Skip to content

📁 System Design: Dropbox / Google Drive

A cloud storage and file synchronization service supporting offline sync, versioning, and real-time collaboration.


Step 1: Requirements

Functional

  • Upload/Download: Users can upload, download, and update files from any device.
  • Sync: Automated file synchronization across multiple devices (Desktop, Mobile, Web).
  • Offline Mode: Users can edit files offline, and edits automatically sync when the device comes back online.
  • File Sharing: Users can share files and folders with other users, managing read/write permissions.
  • Versioning: Support for file version history, allowing users to view changes and roll back to previous versions.

Non-Functional

  • Durability: High durability of data (99.999999999% / 11 9's). Files must never be lost.
  • Availability: High availability for file access (99.99%).
  • Consistency: Strong consistency for file metadata across devices (a user must not see older folder structures after syncing).
  • Low Latency: Real-time sync notifications with minimal data transfer (delta updates).
  • Storage Optimization: Support deduplication to avoid storing identical file chunks multiple times.

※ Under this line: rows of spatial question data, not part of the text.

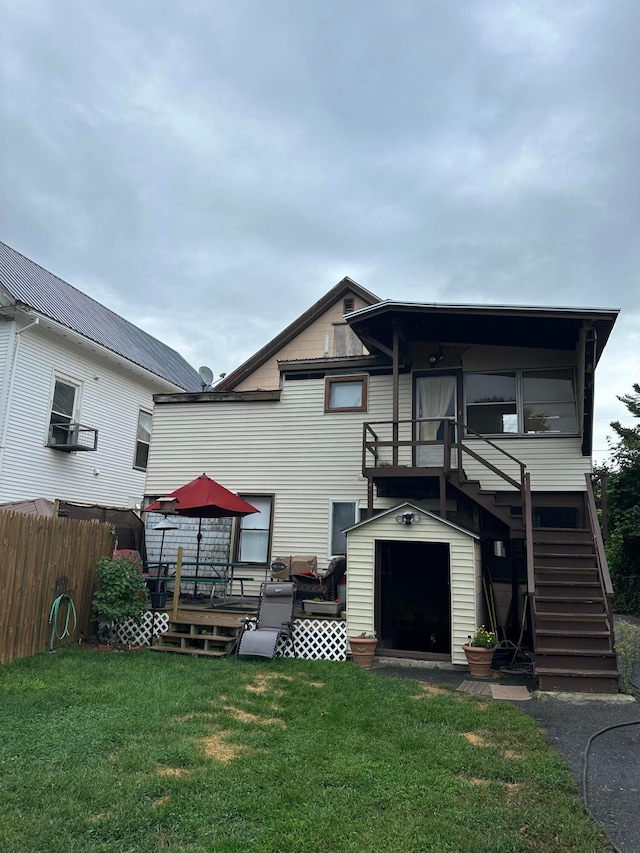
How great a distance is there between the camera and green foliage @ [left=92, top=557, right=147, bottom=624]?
894cm

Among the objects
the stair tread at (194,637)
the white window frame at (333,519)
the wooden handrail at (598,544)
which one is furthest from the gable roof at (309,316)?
the stair tread at (194,637)

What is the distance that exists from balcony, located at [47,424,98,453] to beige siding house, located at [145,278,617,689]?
320 centimetres

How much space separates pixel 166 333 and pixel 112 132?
17.4 m

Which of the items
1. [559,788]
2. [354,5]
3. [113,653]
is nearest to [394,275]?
[354,5]

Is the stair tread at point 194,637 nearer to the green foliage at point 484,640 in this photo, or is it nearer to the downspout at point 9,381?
the green foliage at point 484,640

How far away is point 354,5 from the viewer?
10.4m

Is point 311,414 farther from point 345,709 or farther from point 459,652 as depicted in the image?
point 345,709

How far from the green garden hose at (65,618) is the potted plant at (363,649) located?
4.23 meters

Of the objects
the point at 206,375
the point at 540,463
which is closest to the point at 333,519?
the point at 540,463

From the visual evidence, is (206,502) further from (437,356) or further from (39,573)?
(437,356)

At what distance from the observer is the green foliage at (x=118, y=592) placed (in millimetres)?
8938

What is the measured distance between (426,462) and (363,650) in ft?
12.7

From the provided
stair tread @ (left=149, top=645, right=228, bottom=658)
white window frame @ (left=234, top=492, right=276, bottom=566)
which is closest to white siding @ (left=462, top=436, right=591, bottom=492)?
white window frame @ (left=234, top=492, right=276, bottom=566)

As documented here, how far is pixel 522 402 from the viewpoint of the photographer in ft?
37.1
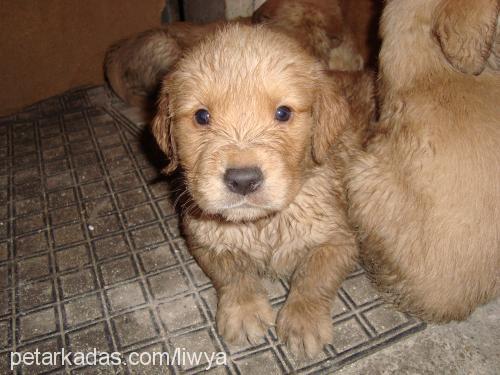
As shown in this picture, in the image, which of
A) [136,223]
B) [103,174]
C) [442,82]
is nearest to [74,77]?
[103,174]

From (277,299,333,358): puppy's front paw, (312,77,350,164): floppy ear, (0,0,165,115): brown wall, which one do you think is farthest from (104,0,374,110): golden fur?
(277,299,333,358): puppy's front paw

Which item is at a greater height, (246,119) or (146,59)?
(246,119)

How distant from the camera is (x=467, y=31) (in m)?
2.43

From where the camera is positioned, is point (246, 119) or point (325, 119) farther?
point (325, 119)

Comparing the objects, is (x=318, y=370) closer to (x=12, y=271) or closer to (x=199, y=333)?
(x=199, y=333)

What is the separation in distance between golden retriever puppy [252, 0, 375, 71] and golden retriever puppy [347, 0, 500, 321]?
128 cm

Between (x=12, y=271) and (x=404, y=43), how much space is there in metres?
2.88

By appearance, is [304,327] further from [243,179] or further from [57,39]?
[57,39]

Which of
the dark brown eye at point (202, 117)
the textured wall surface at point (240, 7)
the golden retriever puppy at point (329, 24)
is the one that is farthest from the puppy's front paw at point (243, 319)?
the textured wall surface at point (240, 7)

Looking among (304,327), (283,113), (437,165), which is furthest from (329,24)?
(304,327)

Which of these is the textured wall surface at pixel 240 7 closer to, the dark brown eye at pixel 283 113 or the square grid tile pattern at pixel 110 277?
the square grid tile pattern at pixel 110 277

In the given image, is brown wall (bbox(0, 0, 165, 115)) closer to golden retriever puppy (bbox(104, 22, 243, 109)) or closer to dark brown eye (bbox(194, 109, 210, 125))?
golden retriever puppy (bbox(104, 22, 243, 109))

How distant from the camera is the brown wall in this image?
14.3 feet

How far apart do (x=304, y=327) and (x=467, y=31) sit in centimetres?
182
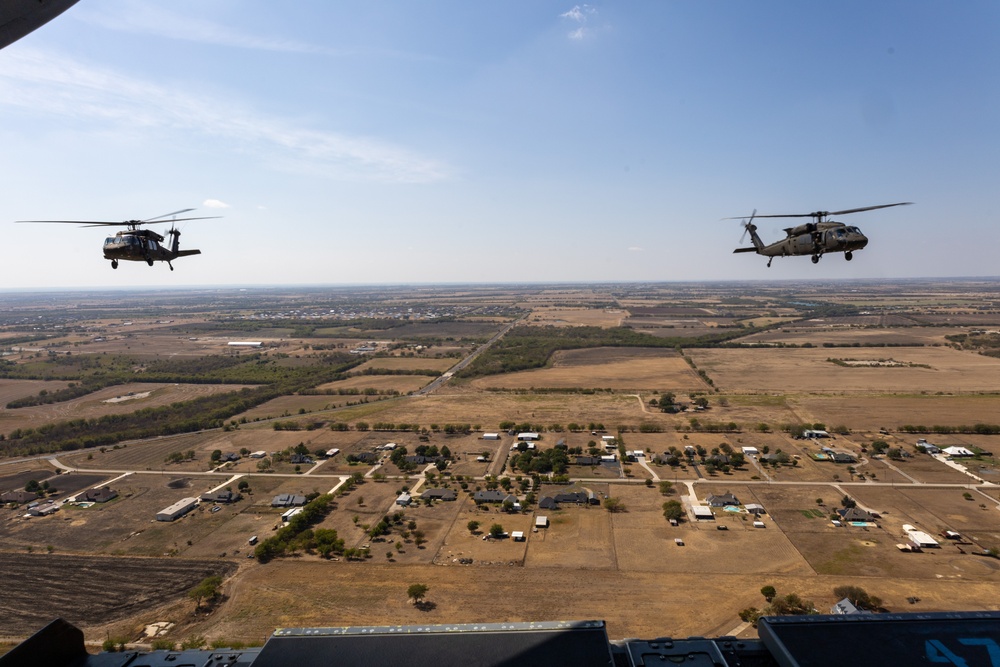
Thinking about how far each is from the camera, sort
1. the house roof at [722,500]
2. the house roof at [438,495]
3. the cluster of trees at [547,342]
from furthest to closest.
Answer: the cluster of trees at [547,342] → the house roof at [438,495] → the house roof at [722,500]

Step 2: Capacity Estimation

Traffic & Storage Calculations

text
Assume:
  - 500M registered users, 100M Daily Active Users (DAU).
  - Each active user uploads/syncs an average of 2 files daily.
  - Average file size: 5 MB.

Daily Writes (Uploads):
  100M DAU × 2 files = 200M uploads/day (~2,315 uploads/sec)

Daily Storage Volume:
  200M files/day × 5 MB = 1 PB of raw data per day!

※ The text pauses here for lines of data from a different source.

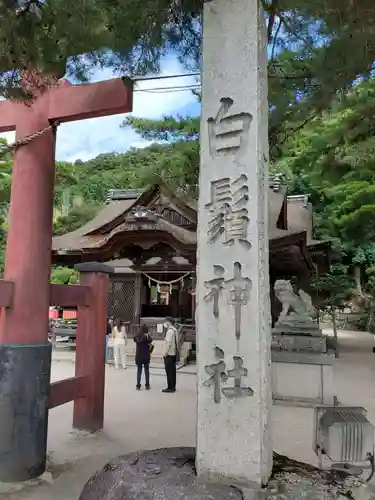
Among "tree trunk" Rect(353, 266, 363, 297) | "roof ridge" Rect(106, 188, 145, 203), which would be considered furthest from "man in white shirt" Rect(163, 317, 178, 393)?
"tree trunk" Rect(353, 266, 363, 297)

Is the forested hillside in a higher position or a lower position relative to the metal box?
higher

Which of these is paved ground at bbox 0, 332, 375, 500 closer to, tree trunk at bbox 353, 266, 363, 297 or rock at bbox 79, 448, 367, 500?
rock at bbox 79, 448, 367, 500

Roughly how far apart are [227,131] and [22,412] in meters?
3.20

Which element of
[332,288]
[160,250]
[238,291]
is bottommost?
[238,291]

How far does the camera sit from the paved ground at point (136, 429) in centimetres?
446

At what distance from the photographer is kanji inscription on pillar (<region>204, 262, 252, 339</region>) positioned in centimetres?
288

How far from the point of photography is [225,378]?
9.36ft

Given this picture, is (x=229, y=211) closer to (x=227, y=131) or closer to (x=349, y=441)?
(x=227, y=131)

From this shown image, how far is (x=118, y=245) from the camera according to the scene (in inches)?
431

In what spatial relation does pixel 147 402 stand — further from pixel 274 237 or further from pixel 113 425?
pixel 274 237

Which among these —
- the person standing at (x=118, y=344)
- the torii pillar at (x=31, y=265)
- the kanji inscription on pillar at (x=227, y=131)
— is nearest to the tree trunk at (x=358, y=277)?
the person standing at (x=118, y=344)

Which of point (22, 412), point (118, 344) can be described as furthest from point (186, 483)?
point (118, 344)

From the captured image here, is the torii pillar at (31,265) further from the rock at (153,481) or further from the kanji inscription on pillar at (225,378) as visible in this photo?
the kanji inscription on pillar at (225,378)

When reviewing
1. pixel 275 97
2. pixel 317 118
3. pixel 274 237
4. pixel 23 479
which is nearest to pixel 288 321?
pixel 274 237
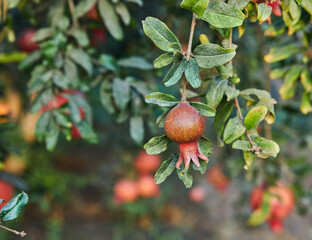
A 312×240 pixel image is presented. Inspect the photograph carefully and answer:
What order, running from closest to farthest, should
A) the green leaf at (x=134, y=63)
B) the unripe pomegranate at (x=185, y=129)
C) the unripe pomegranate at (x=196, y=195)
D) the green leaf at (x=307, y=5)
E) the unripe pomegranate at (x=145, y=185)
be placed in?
the unripe pomegranate at (x=185, y=129) → the green leaf at (x=307, y=5) → the green leaf at (x=134, y=63) → the unripe pomegranate at (x=145, y=185) → the unripe pomegranate at (x=196, y=195)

With Deduplication & Compression:
  Assuming average 30% reduction via chunk deduplication and compression:
  1 PB × 70% = 700 TB/day

Metadata Traffic:
  Assuming metadata updates are small (~500 bytes per file update):
  200M files/day × 500 bytes = 100 GB metadata writes/day

Step 3: Core Problem — Delta Sync & Chunking

Saving bandwidth and storage is the main challenge. Uploading an entire 100MB file after editing a single line is highly inefficient.

text
SOLUTION: Block-Level Chunking & Delta Sync

1. File Chunking:
   - Split files into smaller, fixed-size chunks (e.g., 4MB chunks).
   - Calculate a unique cryptographic hash (SHA-256) for each chunk.

2. Delta Sync:
   - When a file is modified, calculate the new hashes of all chunks.
   - Compare new hashes against the server-side metadata database.
   - Only upload chunks whose hashes are not present on the server.

3. Deduplication:
   - If User A and User B both upload the same 4MB chunk (e.g., a common library or system file), the block storage only stores it once.
   - Metadata entries for both users simply point to the same chunk ID.

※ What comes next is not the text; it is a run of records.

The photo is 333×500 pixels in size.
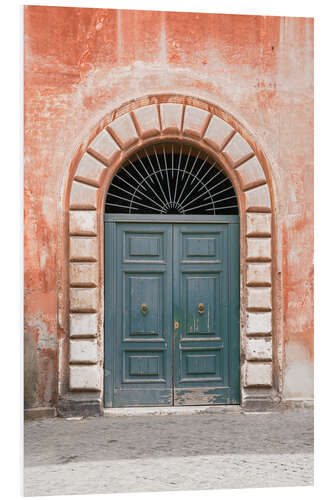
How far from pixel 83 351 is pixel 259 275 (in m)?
1.77

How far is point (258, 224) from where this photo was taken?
612 cm

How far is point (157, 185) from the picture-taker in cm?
625

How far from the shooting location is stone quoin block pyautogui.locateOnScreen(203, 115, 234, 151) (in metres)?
6.13

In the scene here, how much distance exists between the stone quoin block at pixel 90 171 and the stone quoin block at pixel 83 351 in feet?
4.75

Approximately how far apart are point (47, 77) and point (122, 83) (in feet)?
2.24

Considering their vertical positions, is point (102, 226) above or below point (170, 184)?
below

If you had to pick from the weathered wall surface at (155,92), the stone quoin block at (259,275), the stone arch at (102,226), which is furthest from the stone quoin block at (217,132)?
the stone quoin block at (259,275)

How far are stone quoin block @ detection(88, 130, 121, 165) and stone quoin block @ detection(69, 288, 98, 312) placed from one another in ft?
3.97

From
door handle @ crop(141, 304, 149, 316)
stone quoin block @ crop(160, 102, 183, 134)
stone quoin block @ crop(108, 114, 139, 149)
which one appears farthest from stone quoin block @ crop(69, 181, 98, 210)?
door handle @ crop(141, 304, 149, 316)

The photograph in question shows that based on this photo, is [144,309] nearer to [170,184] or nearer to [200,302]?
[200,302]

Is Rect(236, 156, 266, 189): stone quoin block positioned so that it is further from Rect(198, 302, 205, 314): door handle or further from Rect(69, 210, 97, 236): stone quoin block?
Rect(69, 210, 97, 236): stone quoin block

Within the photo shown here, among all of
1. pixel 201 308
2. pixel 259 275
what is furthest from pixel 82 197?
pixel 259 275

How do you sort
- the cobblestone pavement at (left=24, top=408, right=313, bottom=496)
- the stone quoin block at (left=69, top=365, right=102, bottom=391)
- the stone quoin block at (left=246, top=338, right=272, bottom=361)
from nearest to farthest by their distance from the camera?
→ the cobblestone pavement at (left=24, top=408, right=313, bottom=496)
the stone quoin block at (left=69, top=365, right=102, bottom=391)
the stone quoin block at (left=246, top=338, right=272, bottom=361)

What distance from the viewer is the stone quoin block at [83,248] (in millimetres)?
5902
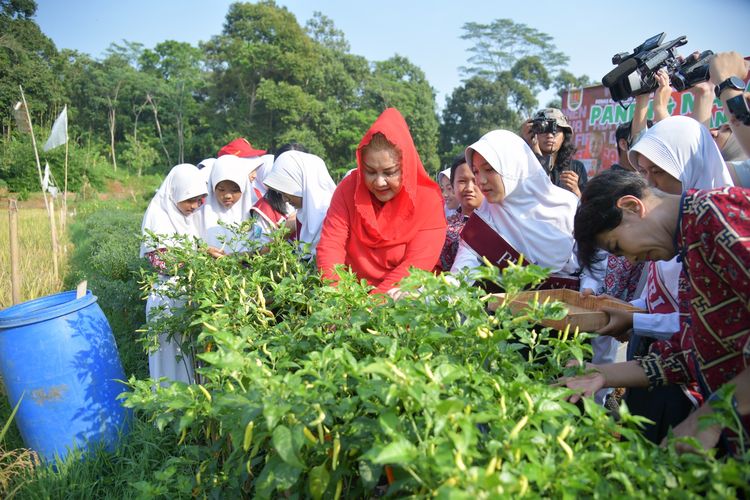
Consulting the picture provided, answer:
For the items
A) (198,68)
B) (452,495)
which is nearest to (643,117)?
(452,495)

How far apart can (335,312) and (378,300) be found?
0.48 ft

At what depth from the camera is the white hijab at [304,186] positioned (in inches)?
120

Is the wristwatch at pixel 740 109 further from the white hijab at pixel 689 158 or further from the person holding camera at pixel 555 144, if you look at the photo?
the person holding camera at pixel 555 144

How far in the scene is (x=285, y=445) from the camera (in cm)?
91

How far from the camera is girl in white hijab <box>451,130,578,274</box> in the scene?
2311 millimetres

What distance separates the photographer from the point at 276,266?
2211 mm

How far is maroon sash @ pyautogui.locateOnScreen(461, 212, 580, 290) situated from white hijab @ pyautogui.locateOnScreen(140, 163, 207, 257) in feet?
5.71

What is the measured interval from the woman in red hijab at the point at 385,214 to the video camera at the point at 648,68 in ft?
4.18

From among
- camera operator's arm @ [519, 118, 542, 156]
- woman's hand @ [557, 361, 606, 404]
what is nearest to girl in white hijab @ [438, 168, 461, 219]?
camera operator's arm @ [519, 118, 542, 156]

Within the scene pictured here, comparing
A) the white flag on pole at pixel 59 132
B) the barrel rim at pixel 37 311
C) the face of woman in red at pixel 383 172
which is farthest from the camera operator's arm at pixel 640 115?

Example: Node.js File Chunking & Hashing

javascript
import fs from "node:fs";
import crypto from "node:crypto";

const CHUNK_SIZE = 4 * 1024 * 1024; // 4MB chunks

async function analyzeAndChunkFile(filePath) {
  const chunks = [];
  const fileStream = fs.createReadStream(filePath, {
    highWaterMark: CHUNK_SIZE,
  });
  let offset = 0;

  for await (const data of fileStream) {
    const hash = crypto.createHash("sha256").update(data).digest("hex");
    chunks.push({
      hash,
      size: data.length,
      offset,
    });
    offset += data.length;
  }

  return chunks;
}

// Resulting schema format:
// [
//   { hash: "e3b0c442...", size: 4194304, offset: 0 },
//   { hash: "f9b2c34d...", size: 1048576, offset: 4194304 }
// ]

Step 4: High-Level Architecture

Key Components

  1. Client App: Manages local workspace, monitors changes, processes file chunking, manages index cache, and uploads blocks.
  2. Metadata Service: Handles database operations for directory structures, file versions, sharing permissions, and users.
  3. Sync Service: Receives chunk hashes from clients, determines missing chunks, and orchestrates sync operations.
  4. Block Storage: Scalable object storage (like AWS S3 or custom distributed file system) to host raw chunks.
  5. Notification Service: Pushes changes real-time using long polling or WebSockets to connected client apps.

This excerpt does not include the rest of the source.